Things to do:
(A) For each statement below, decide whether it agrees with the lockdown reflection. Answer yes or no and quote the deciding words from that text. (i) The writer feels more peaceful and grounded. (ii) The writer feels ready to return to normal. (iii) The writer says spirituality helps with grieving.
(B) Extend the lockdown reflection, picking up right after its final sentence.

The Logical Heart Knows Best

This week is the first time I’ve felt like I want to be able to go out and about freely again. Yet when there’s discussion about trying to return back to normal, my immediate response is no, not ready!

Maybe because there’s not any evidence of any system in place to suppress the spread of the virus, like testing and tracking? But there’s also part of me that has been craving this reprieve from the busyness and striving. I am getting to sleep in a natural rhythm with a lot of quiet, solitude, and introspection.

I’m getting more going within time and leisure time. I’m feeling so much more peaceful and grounded. I feel like I’m being held and loved on by life itself. It’s been a healing time for me. I get to tend to parts of myself I neglected in this space I’ve been graced with.

I feel weird about being grateful because we’re in a collective crisis. Of course, I am sorrowful when I see that people I know are sick and some have also died, and all of the people trying to save them, it’s a powerless feeling to know that no matter how hard we try, there is pain and loss.

I send out love, what else can I do? I take comfort in my spirituality, my belief in the eternal oneness we share. In the grander reality, we’re all together in spirit and we’re doing fine forever. What harm is there in believing in something beautiful? It helps me grieve more gracefully.

I feel tender, raw, and open like a part of me is growing a new limb or something? It’s like I’m shedding or molting and I need to wait until everything is good to go before I venture out again. Maybe that’s part of grieving, part of adapting to a new reality, or transitioning?

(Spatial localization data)
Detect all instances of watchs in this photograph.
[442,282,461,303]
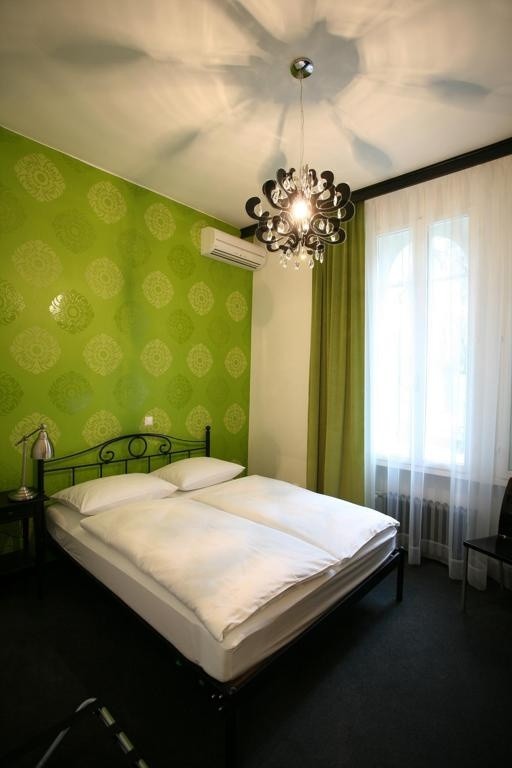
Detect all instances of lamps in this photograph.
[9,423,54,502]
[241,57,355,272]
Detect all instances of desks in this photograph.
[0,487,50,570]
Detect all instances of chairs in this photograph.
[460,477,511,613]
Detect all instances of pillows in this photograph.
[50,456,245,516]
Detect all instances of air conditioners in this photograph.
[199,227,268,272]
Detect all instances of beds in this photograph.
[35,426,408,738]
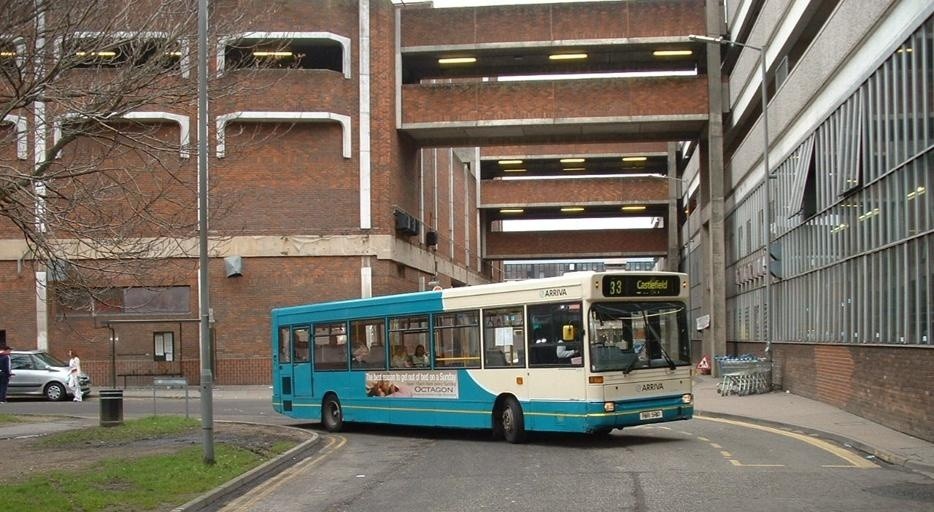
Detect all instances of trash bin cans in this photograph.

Answers given:
(A)
(i) Yes: "I’m feeling so much more peaceful and grounded."
(ii) No: "my immediate response is no, not ready!"
(iii) Yes: "It helps me grieve more gracefully."

(B)
It feels like my heart is pouring catching me off guard and I have to be still, be ginger and allow it to dissipate, leaving me flushed and breathless. It’s sometimes grabbing and catching, my heart takes hold and I am stopped in my tracks, the love welling up as tears burning behind my eyes. I love this whole of us so much, it overcomes me. And then I inhale deeply, take a long exhale and let it go.

What’s next I think. Gotta wait and see.

In the meantime, I’m relishing the time to just be…more often. I aspire to be productive, then most days I fall short of my daily agenda, though some progress is better than none, I reassure myself. I tried on my jeans and they still fit, lol… I make a good recluse, lol.

I haven’t worn makeup the past 3 weeks, that’s a record for me. I begrudgingly plucked my brows today, lmao. I thought my skin would improve without the goop but still got chin zits, lol.

I wonder how long I can go without feeling the need to put my face on? Can I be strong and stay makeup-free? Why can’t I make myself be more like men are, they don’t wear makeup and are fine? It’s so ingrained in me. Why does it matter to me?

Can I be confident and sure of myself enough to not care about what I look like? To not be so invested in the externals, like my physical appearance? Where’s the boundary of wanting to feel attractive and societal dictates as what’s viewed as attractive? Can I feel attractive without the goop? Am I dependent on it? Does it matter really? Will I ever outgrow this or solve this riddle? Don’t I have better things to be investing my energy in? Just something that baffles me. We expend so much on frou frouing it up, lol.

What changes will I take with me or actively pursue post-pandemic? I know I will be more grateful that’s for sure and will live more deliberately, mindfully, and appreciatively. I will take more risks and live more courageously, not taking as much for granted.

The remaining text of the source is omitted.